Just as Paramount began to celebrate its extended partnership with Hasbro…. disaster strikes!
HuaHua Media who collaborated with Paramount by investing US$ 1 Billion to promote and distribute movies in China, moved away from the deal leaving the Viacom company in a tight situation.
That deal, had it stayed, would have funded 25% of Paramount film slates up until the end of 2019.
Those who are in touch with the industry may already know that the deal was in a rocky path ever since Transformers: The Last Knight failed to live up to the expectations of the Chinese company.
While we do not believe that this situation will greatly affect the upcoming two Transformers movies, some sort of financial curtailing may occur. Revenue from China mainly drove the global financial success of Transformers: Age Of Extinction and the aforementioned Transformers: The Last Knight.
Paramount, in a statement, said it and Huahua had agreed to end the arrangement:
“Paramount Pictures and Huahua Media have mutually agreed to end their slate financing agreement… following recent changes to Chinese foreign investment policies,”
Jim Gianopulos, Paramount’s chairman and CEO, attempted to put a positive spin on the news, saying in a statement that the new deals give the studio a better opportunity to capture more of the profits from the films it makes. He noted that deals with the likes of Skydance will help finance the bigger budgeted releases, while Paramount will not enlist third party investors on its more modestly budgeted productions.
Ultrawave
Which is really disappointing, because Star Trek Beyond was far better than Into Darkness, and now Star Trek 4 is stuck in limbo with no one really knowing whether it is or isn't happening.
Negativedark
Yeah, that's what I was bringing up with mentioning Logan and Deadpool, and you listed off a bunch of good movies. While none of them hit what the big effects blockbusters made, they all made the studios money. Not sure how it works out for the Theatres, since even with the big spat of hits they've had troubles, but hopefully the mid budget movies can keep doing well.
Ash from Carolina
I don't think it's that the lower budget stuff can't make money but the studios have put on blinders to focus too hard on the prestige of being the top of the yearly box office.
But the mid and low budget stuff actually did pretty good this year.
Atomic Blond had a budget of $30 million and had domestic box office of $51.5 million.
John Wick 2 had a budget of $40 million and a domestic run of $92 million.
Baby Driver had a budget of $34 million and domestic box office of $107.8 million.
Horror did even better.

* * * * * * *

THINGS TO DO:
**A)** Which films does the piece on Paramount and Huahua Media give both a budget and a domestic box office figure for? List each with its two figures.
**B)** Carry on the piece on Paramount and Huahua Media from its final line.

RECORDED INFORMATION:
* * * * * * *

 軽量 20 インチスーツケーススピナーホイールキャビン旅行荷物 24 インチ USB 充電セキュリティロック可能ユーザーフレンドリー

* * * * * * *

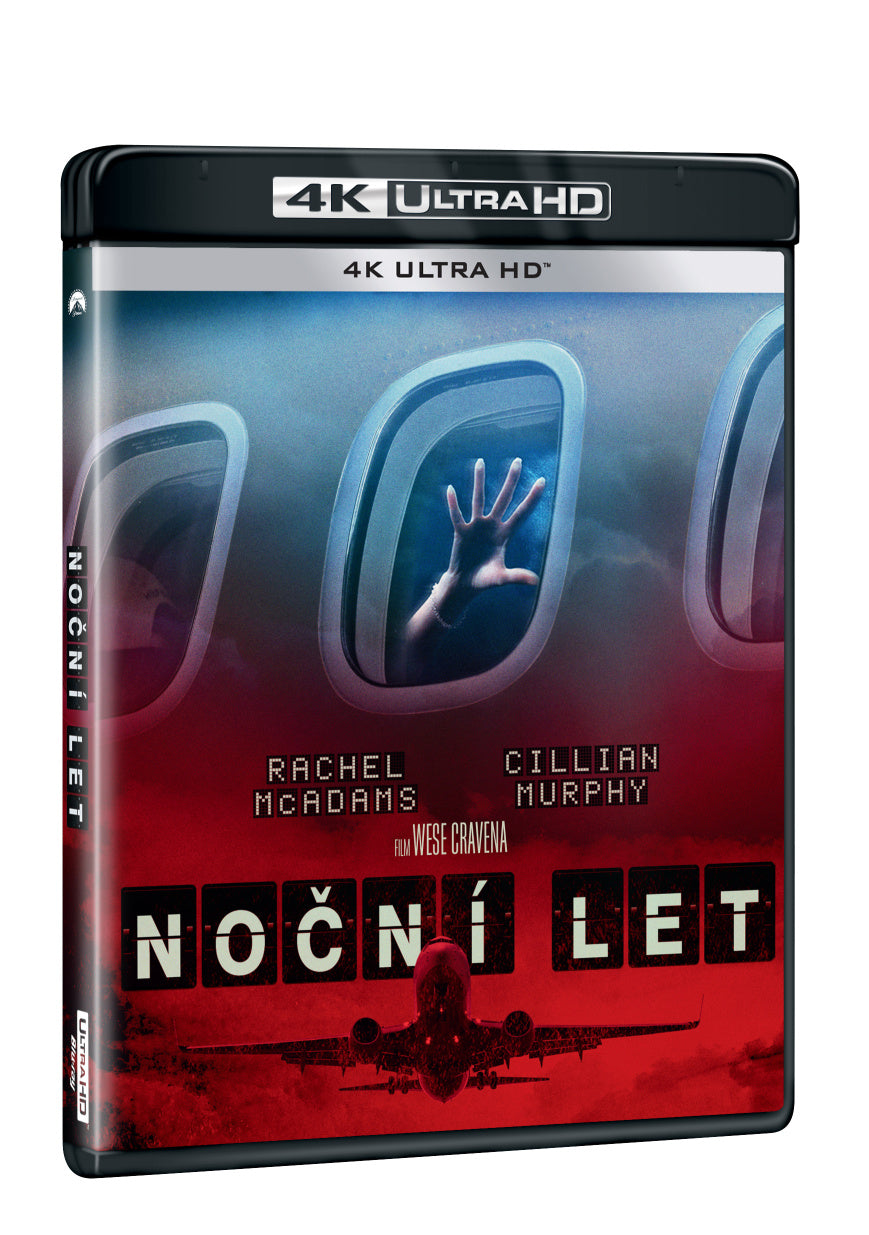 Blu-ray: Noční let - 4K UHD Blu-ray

* * * * * * *

YOUR WRITTEN ANSWERS:
**A)**
- Atomic Blond: budget $30 million, domestic box office $51.5 million
- John Wick 2: budget $40 million, domestic box office $92 million
- Baby Driver: budget $34 million, domestic box office $107.8 million

**B)**
Get Out had a budget of $4.5 million and a domestic run of $175 million.
Split had a budget of $9 million and a domestic box office of $138 million.
Annabelle: Creation had a budget of $15 million and domestic box office run of $102 million.
Negativedark
The thing is right now movie tickets are pretty expensive. I mean I spent $12 bucks seeing a matinee of Thor Ragnarok on the ticket, some nachos and a medium drink. I've heard people talking about spending $50+ going to see a movie. So if you are going to see a movie, you've got to ask is it worth it to see it on the big screen once for that price, or wait a few months and then Rent, stream or even buy for about the same ammount as that one time viewing? The big flashy spectacle that really needs a huge screen helps. Hell even Bay has lamented the death of the mid budget film.
That said I hope Deadpool and Logan show you can do mid budget superhero, and hopefully Genre movies, and have them be awesome, and very profitable.
avengerboy123
O O F.
Ash from Carolina
At one time movies felt like a safe bet. It would feel like the studio was putting in serious effort to please the customer on more than just one aspect of the film. Sure we had our stinkers back in the old days, but the stinkers were so rare and the ticket prices were so low it was easy to shrug off the occasional bad film.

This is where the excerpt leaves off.